Watch This Small-Scale Rocket Launch in Stunning Slow-Mo

Shelby Rogers

Would it really be a slow motion video if it wasn't from the Slow Mo Guys? Gavin and Dan set off to the U.S. to visit Purdue University's engineering department in Indiana. The school let the duo borrow its six-foot tall rocket powered by traditional solid fuel. However, the small-scale rocket is made of significantly less sturdy materials when compared to commercial rockets. In just four feet, the Purdue rocket can travel at speeds up to 130 mph. It can even move faster than the speed of sound.

For such a fast-moving subject, the guys needed an equally fast-moving camera. They shot the video at 28,000fps with a Phantom V2511. Gavin used a Phantom Flex 4K for their wide shots at a respectable 1,000fps. They even tacked a camera onto the rocket itself to track the rocket's flight path.

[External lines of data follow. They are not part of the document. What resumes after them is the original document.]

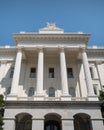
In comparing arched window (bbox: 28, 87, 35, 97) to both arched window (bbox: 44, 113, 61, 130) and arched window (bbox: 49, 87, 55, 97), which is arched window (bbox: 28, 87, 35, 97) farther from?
arched window (bbox: 44, 113, 61, 130)

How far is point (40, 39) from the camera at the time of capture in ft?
90.1

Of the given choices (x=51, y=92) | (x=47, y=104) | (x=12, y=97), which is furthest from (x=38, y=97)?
(x=51, y=92)

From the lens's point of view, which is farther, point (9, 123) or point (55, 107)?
point (55, 107)

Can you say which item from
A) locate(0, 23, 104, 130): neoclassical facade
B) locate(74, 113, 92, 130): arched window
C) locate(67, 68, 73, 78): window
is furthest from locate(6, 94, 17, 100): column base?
locate(67, 68, 73, 78): window

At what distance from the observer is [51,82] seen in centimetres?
2736

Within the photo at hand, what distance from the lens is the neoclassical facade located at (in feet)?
66.6

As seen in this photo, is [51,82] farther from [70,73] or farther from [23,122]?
[23,122]

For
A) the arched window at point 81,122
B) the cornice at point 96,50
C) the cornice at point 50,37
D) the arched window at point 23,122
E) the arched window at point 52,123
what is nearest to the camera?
the arched window at point 23,122

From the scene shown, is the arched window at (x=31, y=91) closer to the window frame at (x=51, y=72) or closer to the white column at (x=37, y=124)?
the window frame at (x=51, y=72)

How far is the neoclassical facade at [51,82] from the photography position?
20.3 metres

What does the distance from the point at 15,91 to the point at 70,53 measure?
38.5 feet

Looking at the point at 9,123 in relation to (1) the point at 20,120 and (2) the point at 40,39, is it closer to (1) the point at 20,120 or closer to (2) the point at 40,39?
(1) the point at 20,120

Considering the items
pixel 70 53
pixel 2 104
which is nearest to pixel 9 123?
pixel 2 104

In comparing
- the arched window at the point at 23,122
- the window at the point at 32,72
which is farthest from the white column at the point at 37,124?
the window at the point at 32,72
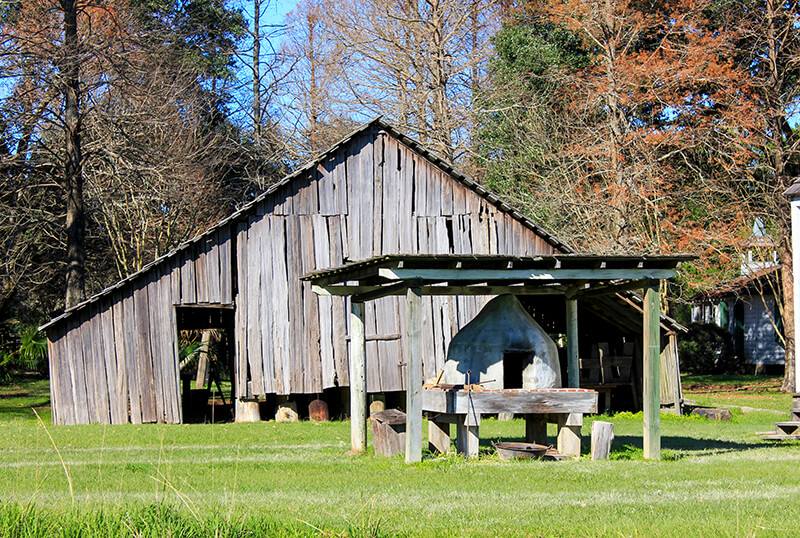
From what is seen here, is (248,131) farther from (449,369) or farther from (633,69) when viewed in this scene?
(449,369)

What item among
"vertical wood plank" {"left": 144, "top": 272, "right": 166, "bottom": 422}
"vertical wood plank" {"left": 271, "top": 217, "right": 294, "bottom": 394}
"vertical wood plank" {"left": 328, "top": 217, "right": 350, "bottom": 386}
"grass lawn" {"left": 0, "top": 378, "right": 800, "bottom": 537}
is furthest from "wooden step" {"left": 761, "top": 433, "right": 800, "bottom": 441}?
"vertical wood plank" {"left": 144, "top": 272, "right": 166, "bottom": 422}

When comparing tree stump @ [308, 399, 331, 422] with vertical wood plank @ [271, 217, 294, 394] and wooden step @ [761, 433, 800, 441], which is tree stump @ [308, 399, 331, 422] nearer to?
vertical wood plank @ [271, 217, 294, 394]

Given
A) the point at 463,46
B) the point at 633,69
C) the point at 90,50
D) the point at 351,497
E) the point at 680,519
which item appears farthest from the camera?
the point at 463,46

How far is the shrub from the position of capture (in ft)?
134

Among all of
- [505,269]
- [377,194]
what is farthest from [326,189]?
[505,269]

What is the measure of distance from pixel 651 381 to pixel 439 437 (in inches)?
127

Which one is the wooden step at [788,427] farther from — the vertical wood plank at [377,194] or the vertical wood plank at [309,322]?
the vertical wood plank at [309,322]

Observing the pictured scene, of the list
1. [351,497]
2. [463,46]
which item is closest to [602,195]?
[463,46]

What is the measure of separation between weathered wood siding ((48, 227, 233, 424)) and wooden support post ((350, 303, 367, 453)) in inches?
293

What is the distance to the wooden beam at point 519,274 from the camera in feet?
41.9

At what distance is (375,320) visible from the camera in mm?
22250

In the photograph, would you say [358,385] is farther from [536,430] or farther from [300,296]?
[300,296]

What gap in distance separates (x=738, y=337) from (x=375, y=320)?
24.5 metres

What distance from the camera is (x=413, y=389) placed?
42.0ft
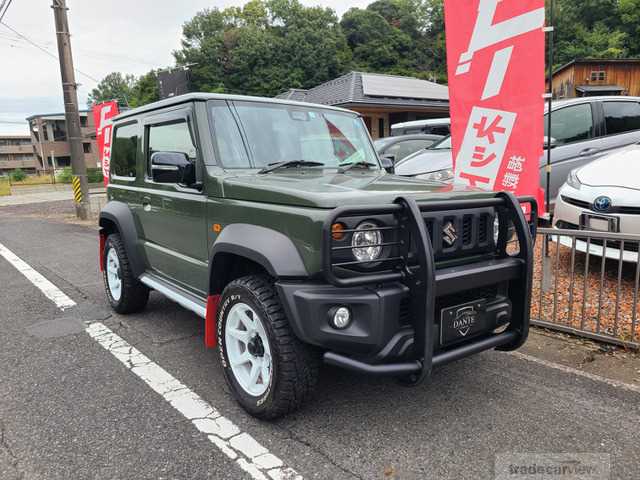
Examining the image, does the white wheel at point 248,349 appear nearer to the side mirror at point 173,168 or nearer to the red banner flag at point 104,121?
the side mirror at point 173,168

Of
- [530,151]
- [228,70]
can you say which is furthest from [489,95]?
[228,70]

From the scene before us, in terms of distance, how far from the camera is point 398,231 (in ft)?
7.79

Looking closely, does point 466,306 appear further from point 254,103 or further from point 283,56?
point 283,56

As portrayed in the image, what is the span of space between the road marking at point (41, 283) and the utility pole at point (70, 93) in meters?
5.66

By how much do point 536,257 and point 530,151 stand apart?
133 centimetres

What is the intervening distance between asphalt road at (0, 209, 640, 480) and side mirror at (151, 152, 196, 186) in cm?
142

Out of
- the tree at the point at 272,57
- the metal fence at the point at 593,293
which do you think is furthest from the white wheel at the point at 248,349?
the tree at the point at 272,57

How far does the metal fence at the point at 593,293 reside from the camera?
3625mm

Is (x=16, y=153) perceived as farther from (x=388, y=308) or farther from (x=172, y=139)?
(x=388, y=308)

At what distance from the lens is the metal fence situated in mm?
3625

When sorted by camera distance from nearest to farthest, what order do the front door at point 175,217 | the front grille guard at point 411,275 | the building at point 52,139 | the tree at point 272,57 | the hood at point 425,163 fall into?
the front grille guard at point 411,275, the front door at point 175,217, the hood at point 425,163, the tree at point 272,57, the building at point 52,139

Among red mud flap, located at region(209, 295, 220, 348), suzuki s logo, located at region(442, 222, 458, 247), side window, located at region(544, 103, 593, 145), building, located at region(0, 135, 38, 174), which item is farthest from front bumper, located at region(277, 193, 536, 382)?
building, located at region(0, 135, 38, 174)

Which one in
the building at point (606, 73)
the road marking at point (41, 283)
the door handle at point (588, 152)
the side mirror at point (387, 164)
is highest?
the building at point (606, 73)

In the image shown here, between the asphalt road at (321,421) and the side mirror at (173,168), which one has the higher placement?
the side mirror at (173,168)
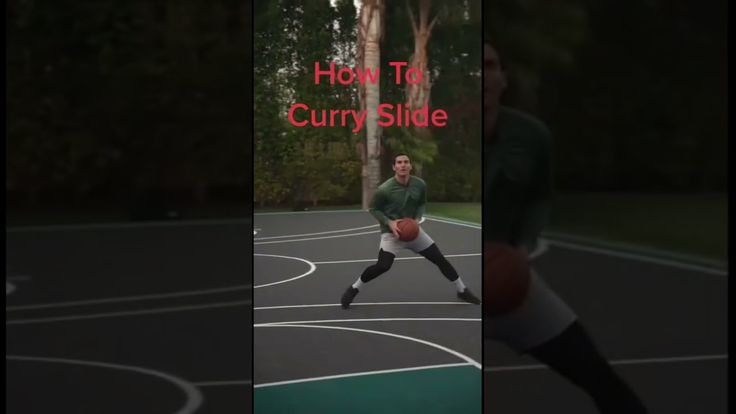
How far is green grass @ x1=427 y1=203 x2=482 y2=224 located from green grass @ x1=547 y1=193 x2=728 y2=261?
0.48m

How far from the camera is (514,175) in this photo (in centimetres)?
495

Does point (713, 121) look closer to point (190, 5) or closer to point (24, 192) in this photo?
point (190, 5)

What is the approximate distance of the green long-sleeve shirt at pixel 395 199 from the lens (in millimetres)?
5012

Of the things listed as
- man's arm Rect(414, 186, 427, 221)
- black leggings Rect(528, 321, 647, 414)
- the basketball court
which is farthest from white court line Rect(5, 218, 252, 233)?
black leggings Rect(528, 321, 647, 414)

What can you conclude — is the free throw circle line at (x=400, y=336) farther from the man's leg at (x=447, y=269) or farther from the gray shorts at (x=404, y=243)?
the gray shorts at (x=404, y=243)

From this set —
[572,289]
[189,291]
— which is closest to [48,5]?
[189,291]

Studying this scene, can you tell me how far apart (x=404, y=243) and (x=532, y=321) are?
0.93m

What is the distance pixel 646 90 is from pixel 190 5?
2888mm

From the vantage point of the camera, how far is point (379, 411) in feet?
16.3

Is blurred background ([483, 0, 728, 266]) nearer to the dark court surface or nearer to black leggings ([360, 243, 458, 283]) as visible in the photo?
black leggings ([360, 243, 458, 283])

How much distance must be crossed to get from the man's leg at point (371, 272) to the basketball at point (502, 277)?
610 millimetres

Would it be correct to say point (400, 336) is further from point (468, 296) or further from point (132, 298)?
point (132, 298)

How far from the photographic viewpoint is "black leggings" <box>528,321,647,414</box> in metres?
4.76

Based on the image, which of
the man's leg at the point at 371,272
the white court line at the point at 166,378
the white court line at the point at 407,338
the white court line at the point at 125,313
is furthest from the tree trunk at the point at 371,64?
the white court line at the point at 166,378
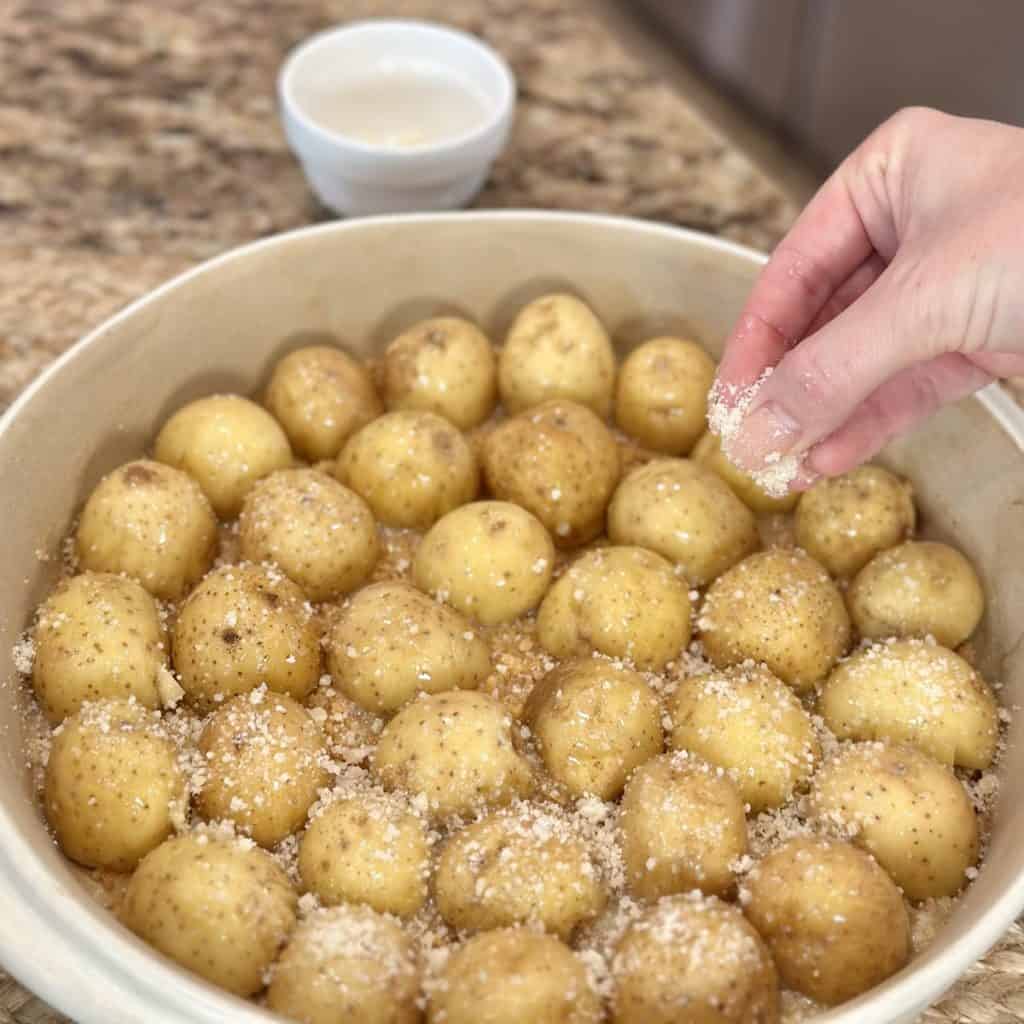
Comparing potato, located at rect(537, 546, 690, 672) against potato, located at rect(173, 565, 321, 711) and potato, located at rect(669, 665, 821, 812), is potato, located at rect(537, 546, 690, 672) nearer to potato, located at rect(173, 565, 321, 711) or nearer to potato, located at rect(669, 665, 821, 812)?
potato, located at rect(669, 665, 821, 812)

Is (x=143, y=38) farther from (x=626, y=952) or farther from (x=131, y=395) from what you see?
(x=626, y=952)

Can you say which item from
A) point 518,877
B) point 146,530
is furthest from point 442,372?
point 518,877

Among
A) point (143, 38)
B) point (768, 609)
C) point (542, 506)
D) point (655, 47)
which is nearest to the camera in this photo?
point (768, 609)

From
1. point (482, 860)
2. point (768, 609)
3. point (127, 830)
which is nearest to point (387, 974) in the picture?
point (482, 860)

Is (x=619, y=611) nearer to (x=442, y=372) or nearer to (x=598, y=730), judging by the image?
(x=598, y=730)

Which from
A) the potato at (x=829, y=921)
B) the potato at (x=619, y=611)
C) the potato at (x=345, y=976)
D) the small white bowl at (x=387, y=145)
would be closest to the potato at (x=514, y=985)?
the potato at (x=345, y=976)

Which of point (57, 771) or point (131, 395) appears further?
point (131, 395)
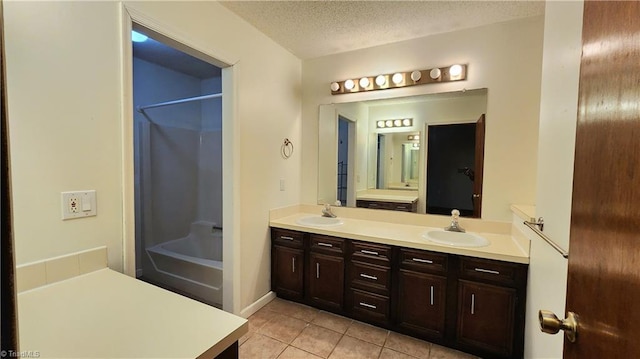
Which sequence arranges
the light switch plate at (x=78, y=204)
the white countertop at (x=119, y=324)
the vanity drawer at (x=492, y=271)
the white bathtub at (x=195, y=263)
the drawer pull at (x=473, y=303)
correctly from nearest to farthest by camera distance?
the white countertop at (x=119, y=324) < the light switch plate at (x=78, y=204) < the vanity drawer at (x=492, y=271) < the drawer pull at (x=473, y=303) < the white bathtub at (x=195, y=263)

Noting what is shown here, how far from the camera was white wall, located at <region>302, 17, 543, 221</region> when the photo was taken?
210 centimetres

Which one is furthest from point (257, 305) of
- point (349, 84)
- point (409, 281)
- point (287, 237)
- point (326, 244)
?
point (349, 84)

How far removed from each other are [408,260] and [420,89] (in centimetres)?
153

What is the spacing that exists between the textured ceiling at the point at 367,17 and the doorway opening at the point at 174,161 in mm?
1114

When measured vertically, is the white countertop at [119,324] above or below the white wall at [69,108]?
below

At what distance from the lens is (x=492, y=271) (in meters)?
1.80

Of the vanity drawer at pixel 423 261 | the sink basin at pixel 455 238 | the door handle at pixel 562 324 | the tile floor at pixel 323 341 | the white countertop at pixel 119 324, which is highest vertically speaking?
the door handle at pixel 562 324

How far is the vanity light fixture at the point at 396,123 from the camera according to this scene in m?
2.61

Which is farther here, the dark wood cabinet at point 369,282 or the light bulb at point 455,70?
the light bulb at point 455,70

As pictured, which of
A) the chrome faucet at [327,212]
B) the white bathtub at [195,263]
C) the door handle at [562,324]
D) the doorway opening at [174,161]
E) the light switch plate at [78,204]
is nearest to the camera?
the door handle at [562,324]

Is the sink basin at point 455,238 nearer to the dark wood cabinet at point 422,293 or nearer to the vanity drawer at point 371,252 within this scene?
the dark wood cabinet at point 422,293

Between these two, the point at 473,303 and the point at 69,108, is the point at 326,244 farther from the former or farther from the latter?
the point at 69,108

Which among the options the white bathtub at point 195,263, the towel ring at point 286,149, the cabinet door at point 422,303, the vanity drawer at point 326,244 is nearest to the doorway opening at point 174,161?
the white bathtub at point 195,263

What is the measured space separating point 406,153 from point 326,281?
1433 mm
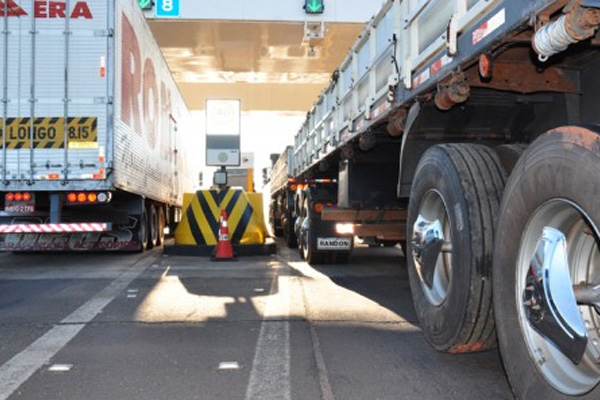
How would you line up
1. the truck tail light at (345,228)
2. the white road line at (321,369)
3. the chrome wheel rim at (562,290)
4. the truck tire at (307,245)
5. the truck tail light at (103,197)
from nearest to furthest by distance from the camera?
the chrome wheel rim at (562,290)
the white road line at (321,369)
the truck tail light at (345,228)
the truck tail light at (103,197)
the truck tire at (307,245)

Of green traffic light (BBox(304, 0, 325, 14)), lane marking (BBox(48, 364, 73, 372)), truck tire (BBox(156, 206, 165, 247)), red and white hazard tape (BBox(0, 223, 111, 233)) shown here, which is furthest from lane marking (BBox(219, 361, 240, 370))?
green traffic light (BBox(304, 0, 325, 14))

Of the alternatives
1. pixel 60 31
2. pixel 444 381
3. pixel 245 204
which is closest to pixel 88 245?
pixel 245 204

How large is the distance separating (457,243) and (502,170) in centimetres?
53

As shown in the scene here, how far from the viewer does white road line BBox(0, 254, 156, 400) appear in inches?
156

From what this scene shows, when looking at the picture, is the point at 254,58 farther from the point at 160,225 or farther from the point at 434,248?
the point at 434,248

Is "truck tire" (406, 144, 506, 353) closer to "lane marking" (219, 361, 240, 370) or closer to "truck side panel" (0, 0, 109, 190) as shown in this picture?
"lane marking" (219, 361, 240, 370)

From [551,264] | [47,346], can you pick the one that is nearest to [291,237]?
[47,346]

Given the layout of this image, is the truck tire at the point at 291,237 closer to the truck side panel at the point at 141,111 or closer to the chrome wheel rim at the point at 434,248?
the truck side panel at the point at 141,111

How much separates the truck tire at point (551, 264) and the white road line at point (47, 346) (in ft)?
9.29

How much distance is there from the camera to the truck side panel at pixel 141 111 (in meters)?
9.90

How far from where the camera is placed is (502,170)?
12.4ft

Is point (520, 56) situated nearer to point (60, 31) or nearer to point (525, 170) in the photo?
point (525, 170)

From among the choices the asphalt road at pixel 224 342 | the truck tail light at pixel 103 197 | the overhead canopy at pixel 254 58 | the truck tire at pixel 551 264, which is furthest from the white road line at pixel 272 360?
the overhead canopy at pixel 254 58

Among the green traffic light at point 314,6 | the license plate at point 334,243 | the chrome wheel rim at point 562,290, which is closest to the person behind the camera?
the chrome wheel rim at point 562,290
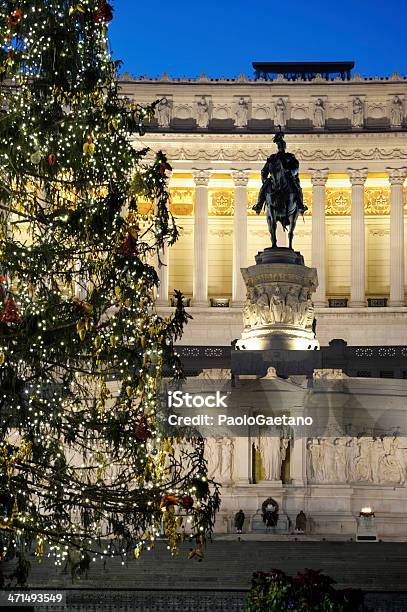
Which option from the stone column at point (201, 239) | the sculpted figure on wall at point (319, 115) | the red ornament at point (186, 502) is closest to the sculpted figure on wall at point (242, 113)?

Gavin even let a student hold on to the Phantom and shoot the rocket launch, and the student gets one of the coolest shots in the whole video. It starts at the 6:48 mark, and we think the Slow Mo team might have a new camera assistant should they ever need one.

This isn't the first time the YouTube stars visited Purdue University. They toured Zucrow Labs after seeing a tweet about hypergolic propellants being studied at the school. Gav and Dan then filmed several videos there, most notably the iMac Annihilator video from December last year.

Purdue University students know quite a bit about rockets. The university boasts a successful hybrid rocket initiative, the purpose of which is to create a space vehicle "capable of delivering suborbital microgravity experiments to altitudes exceeding 62 miles."